Realistically, however, mounting a primary challenge to an incumbent senator is a daunting task. Dump Joe members insist that Lieberman's support is thin. “I went up to the Board of Aldermen meeting in New Haven,” said one organizer who asked not to be identified out of concern that he could get in trouble with his employer, “and didn't get one negative response.”
Lack of enthusiasm, however, doesn't necessarily translate into open hostility, let alone into someone credible being willing to raise the millions and put in the hours that a primary challenge requires. The dynamic is largely circular: If it looked like Lieberman might lose, more people would speak out against him, which might make it possible for him to be beaten; but if nobody does, nobody will.
Hoping to escape the trap, Lieberman opponents are taking advantage of a new ferment in online organizing and the blossoming of new groups like Howard Dean's Democracy for America and the Drinking Liberally social clubs that have sprung up in many cities to make contact with one another. But even novel groups like these -- along with more traditional progressive groups like Connecticut Citizen Action -- shy away from the idea of throwing themselves into the fray, and the Dump Joe leaders emphasize that they are not formally affiliated with any of these groups.

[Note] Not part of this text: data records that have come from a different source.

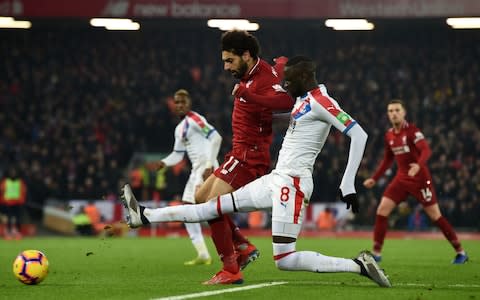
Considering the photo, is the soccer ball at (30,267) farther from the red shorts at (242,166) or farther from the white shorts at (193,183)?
the white shorts at (193,183)

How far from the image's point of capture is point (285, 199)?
8008 millimetres

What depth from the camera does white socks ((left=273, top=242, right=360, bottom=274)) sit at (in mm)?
7977

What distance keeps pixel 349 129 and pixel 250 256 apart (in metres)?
2.46

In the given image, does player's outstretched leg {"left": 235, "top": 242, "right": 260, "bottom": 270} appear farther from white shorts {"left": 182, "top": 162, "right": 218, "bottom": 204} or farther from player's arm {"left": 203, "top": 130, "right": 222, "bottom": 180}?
white shorts {"left": 182, "top": 162, "right": 218, "bottom": 204}

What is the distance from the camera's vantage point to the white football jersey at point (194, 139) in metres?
13.0

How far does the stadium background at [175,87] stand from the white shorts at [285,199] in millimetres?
16433

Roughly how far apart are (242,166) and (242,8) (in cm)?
1582

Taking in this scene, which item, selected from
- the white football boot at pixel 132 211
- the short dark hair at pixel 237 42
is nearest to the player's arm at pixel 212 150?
the short dark hair at pixel 237 42

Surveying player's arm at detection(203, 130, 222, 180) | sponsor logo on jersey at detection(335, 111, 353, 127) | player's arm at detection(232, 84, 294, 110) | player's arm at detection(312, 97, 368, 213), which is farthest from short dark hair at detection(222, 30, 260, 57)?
player's arm at detection(203, 130, 222, 180)

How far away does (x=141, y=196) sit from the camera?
1107 inches

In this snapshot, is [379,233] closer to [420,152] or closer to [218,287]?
[420,152]

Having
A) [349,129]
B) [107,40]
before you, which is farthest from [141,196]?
[349,129]

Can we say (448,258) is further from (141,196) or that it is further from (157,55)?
(157,55)

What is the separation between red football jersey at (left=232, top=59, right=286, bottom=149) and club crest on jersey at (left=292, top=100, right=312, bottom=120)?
73cm
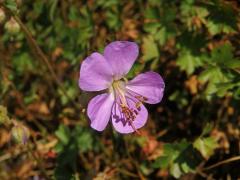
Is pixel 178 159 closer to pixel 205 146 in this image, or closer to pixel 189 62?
pixel 205 146

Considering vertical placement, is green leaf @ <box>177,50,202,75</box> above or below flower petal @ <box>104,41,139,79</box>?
below

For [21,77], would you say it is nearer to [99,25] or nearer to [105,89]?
[99,25]

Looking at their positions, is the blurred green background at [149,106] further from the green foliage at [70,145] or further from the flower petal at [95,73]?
the flower petal at [95,73]

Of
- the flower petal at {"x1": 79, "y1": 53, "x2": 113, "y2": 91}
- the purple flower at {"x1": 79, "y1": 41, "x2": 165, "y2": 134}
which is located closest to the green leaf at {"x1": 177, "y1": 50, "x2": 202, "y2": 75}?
the purple flower at {"x1": 79, "y1": 41, "x2": 165, "y2": 134}

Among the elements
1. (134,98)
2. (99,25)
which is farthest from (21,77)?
(134,98)

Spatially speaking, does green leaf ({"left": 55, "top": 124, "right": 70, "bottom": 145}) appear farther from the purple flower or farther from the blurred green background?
the purple flower

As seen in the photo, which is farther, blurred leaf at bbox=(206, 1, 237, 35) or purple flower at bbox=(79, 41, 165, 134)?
blurred leaf at bbox=(206, 1, 237, 35)

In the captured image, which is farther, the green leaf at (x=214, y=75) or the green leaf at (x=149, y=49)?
the green leaf at (x=149, y=49)

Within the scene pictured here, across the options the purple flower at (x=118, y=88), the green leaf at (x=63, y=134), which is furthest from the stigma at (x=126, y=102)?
the green leaf at (x=63, y=134)
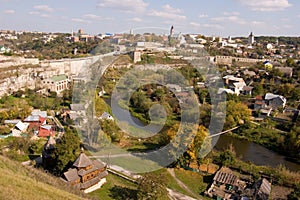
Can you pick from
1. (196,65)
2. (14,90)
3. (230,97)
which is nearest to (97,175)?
(230,97)

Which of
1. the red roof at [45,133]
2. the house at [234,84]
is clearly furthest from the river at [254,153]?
the house at [234,84]

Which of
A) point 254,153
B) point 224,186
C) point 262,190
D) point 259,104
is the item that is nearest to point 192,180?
point 224,186

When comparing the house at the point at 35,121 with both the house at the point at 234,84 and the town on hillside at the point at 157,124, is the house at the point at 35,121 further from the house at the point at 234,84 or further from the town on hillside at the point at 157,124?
the house at the point at 234,84

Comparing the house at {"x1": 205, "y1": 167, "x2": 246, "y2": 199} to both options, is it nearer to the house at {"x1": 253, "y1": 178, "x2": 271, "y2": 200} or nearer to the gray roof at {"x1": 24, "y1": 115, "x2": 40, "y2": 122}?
the house at {"x1": 253, "y1": 178, "x2": 271, "y2": 200}

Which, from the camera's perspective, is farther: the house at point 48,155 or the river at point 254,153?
the river at point 254,153

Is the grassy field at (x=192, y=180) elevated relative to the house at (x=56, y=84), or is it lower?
lower

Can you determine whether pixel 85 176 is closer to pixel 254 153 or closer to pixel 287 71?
pixel 254 153

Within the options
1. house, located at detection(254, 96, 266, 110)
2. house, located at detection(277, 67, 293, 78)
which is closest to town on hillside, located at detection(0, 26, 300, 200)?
house, located at detection(254, 96, 266, 110)
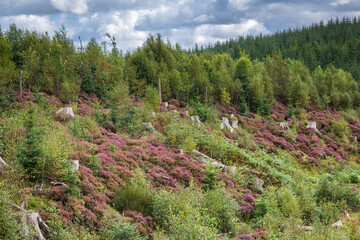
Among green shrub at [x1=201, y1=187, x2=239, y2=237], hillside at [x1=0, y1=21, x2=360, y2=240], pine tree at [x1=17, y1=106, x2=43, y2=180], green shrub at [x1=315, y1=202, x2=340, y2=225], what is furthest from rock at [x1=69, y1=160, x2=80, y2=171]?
green shrub at [x1=315, y1=202, x2=340, y2=225]

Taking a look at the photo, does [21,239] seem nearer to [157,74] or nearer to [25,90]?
[25,90]

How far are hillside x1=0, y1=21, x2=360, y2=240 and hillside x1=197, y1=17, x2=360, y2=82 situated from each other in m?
41.5

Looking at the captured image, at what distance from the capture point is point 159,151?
17.0 meters

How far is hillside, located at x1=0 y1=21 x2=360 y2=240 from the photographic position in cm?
977

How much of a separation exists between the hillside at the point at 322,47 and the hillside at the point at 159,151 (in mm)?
41548

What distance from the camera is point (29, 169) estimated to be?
33.8 feet

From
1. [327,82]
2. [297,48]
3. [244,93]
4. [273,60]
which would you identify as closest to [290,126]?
[244,93]

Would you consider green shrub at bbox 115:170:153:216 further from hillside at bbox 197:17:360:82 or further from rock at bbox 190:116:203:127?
hillside at bbox 197:17:360:82

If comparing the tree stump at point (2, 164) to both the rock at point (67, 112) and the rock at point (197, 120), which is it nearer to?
the rock at point (67, 112)

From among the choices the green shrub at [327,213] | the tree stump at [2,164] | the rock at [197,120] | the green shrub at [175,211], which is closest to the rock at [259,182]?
the green shrub at [327,213]

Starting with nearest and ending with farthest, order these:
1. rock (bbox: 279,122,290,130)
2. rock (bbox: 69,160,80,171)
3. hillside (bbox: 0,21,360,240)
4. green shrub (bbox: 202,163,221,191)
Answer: hillside (bbox: 0,21,360,240), rock (bbox: 69,160,80,171), green shrub (bbox: 202,163,221,191), rock (bbox: 279,122,290,130)

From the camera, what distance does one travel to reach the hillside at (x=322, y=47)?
87688 mm

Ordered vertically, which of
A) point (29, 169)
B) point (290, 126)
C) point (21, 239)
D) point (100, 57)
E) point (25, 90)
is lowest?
point (290, 126)

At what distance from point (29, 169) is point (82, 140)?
485 centimetres
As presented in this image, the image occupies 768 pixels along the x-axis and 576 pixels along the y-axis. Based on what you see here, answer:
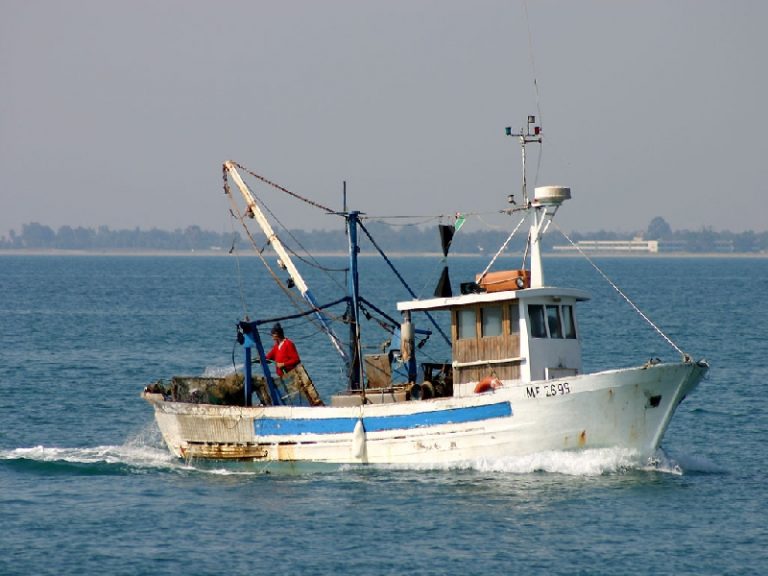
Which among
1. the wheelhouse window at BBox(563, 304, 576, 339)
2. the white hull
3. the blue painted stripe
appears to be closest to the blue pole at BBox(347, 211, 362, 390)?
the blue painted stripe

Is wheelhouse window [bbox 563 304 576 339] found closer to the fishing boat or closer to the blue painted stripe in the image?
the fishing boat

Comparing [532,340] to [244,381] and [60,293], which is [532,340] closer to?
[244,381]

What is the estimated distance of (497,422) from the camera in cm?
2906

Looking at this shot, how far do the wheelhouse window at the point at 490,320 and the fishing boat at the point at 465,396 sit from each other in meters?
0.02

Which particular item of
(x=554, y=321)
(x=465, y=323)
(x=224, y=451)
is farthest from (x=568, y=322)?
(x=224, y=451)

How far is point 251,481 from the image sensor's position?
30344mm

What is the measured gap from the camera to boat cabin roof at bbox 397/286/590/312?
29.8 metres

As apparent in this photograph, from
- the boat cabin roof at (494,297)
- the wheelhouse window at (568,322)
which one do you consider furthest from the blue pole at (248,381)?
the wheelhouse window at (568,322)

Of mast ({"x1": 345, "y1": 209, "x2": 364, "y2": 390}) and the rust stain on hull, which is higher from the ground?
mast ({"x1": 345, "y1": 209, "x2": 364, "y2": 390})

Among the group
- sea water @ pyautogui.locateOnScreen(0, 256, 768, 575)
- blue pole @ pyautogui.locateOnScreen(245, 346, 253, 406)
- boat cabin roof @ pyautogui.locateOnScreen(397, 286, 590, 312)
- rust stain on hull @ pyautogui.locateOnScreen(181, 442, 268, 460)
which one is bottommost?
sea water @ pyautogui.locateOnScreen(0, 256, 768, 575)

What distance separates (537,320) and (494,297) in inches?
43.1

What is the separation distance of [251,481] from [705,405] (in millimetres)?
17359

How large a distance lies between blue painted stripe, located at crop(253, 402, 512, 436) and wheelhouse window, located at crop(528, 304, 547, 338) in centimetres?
206

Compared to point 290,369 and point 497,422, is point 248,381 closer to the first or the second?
point 290,369
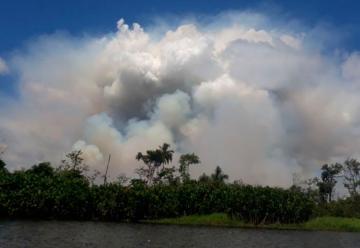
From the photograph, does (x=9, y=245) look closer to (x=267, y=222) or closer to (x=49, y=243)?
(x=49, y=243)

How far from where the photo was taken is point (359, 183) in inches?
4508

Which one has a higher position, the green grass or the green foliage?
the green foliage

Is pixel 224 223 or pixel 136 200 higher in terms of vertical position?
pixel 136 200

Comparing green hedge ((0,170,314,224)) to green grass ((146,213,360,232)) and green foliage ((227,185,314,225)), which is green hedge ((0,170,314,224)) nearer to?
green foliage ((227,185,314,225))

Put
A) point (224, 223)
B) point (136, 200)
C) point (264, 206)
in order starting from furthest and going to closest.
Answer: point (264, 206) → point (224, 223) → point (136, 200)

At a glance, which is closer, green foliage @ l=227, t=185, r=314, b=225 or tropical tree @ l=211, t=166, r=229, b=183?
green foliage @ l=227, t=185, r=314, b=225

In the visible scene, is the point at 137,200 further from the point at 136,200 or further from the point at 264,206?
the point at 264,206

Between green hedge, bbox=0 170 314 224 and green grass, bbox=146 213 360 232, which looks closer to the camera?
green hedge, bbox=0 170 314 224

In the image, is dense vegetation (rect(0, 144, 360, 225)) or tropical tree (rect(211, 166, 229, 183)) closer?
dense vegetation (rect(0, 144, 360, 225))

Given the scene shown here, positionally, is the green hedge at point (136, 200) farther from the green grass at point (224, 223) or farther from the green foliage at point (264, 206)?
the green grass at point (224, 223)

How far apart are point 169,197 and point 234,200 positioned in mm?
10749

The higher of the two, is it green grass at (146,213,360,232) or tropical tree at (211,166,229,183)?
tropical tree at (211,166,229,183)

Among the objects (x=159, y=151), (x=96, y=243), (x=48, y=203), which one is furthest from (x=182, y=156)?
(x=96, y=243)

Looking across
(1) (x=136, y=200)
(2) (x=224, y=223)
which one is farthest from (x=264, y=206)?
(1) (x=136, y=200)
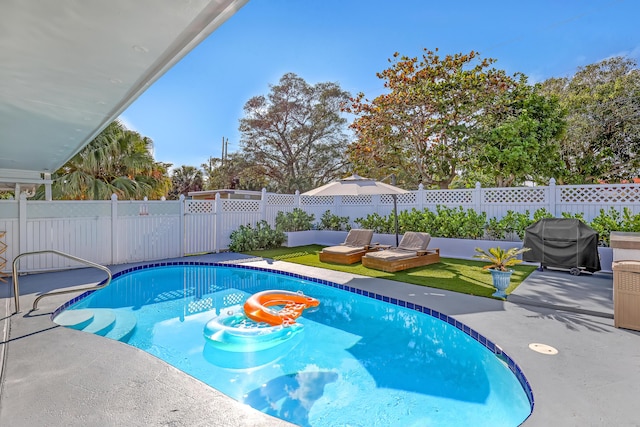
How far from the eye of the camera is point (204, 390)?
258cm

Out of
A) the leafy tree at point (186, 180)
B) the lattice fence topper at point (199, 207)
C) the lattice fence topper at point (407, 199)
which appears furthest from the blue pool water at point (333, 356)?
the leafy tree at point (186, 180)

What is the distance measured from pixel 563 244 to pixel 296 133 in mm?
17389

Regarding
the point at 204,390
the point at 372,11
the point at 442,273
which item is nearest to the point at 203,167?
the point at 372,11

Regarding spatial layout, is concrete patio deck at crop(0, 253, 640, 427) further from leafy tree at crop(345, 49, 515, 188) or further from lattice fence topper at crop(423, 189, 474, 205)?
leafy tree at crop(345, 49, 515, 188)

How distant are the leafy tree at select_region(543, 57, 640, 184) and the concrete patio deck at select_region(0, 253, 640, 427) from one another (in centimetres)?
1084

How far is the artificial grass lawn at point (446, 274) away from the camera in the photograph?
19.7 ft

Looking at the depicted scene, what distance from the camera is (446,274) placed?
A: 23.3 ft

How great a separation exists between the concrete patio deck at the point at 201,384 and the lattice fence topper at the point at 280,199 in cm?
776

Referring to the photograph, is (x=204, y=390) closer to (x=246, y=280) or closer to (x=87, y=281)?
(x=246, y=280)

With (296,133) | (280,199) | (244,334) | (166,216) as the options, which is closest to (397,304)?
(244,334)

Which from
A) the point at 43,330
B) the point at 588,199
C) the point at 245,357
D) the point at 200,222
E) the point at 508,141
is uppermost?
the point at 508,141

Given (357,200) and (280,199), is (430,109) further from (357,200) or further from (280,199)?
(280,199)

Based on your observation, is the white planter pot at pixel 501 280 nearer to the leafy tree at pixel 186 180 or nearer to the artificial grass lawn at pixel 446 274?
the artificial grass lawn at pixel 446 274

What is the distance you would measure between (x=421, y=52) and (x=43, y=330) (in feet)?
42.3
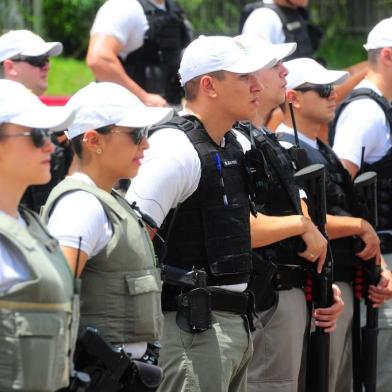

Nevertheless, without any substantial publicity effort, the “Time To Go Joe” Web site had garnered more than $34,740 in pledges in just two weeks as of March 15, and the group has attracted local media attention, including a favorable Stamford Advocate editorial that welcomed the increased “scrutiny” being thrown on Lieberman (without specifically endorsing the call for a primary). Crane says he's working on putting a better-looking site together that will be more widely publicized and could generate enough money to tempt a credible candidate into the race, thus changing the dynamic.
The key to whether Lieberman winds up feeling some serious heat will likely be Social Security, an issue on which the Democratic leadership in Washington has laid down the line and on which there's intense interest-group opposition to deviations. In late February, in response to hints that Lieberman was preparing to co-author a compromise privatization plan with Graham, Joshua Micah Marshall wondered on his Web log TalkingPointsMemo.com “how quickly a few hundred thousand dollars of seed money could be raised to fund a decent primary opponent to run against Lieberman next year.” Others in the blogosphere quickly chimed in that they'd be glad to help if Lieberman really does take the plunge.
But the more pressure Lieberman feels from the left, the less likely he is to stray off the reservation. By March 3, he had joined the vast majority of Senate Democrats in signing a letter that ruled out privatization as an option. As long as Lieberman sticks to that line, it's hard to see his opponents gaining much support.
Lieberman still sends signals of edging back toward compromise. Appearing on the March 6 Late Edition, Lieberman reiterated his opposition to privatization, but he accepted the view that Social Security is “a crisis that should be addressed now,” said he was working with Republicans trying to devise a compromise, and added, “We can't take any of these ideas off the table.” Unless that changes, the chance of a forced Lieberman retirement will stay on the table as well.
Matthew Yglesias is a Prospect staff writer.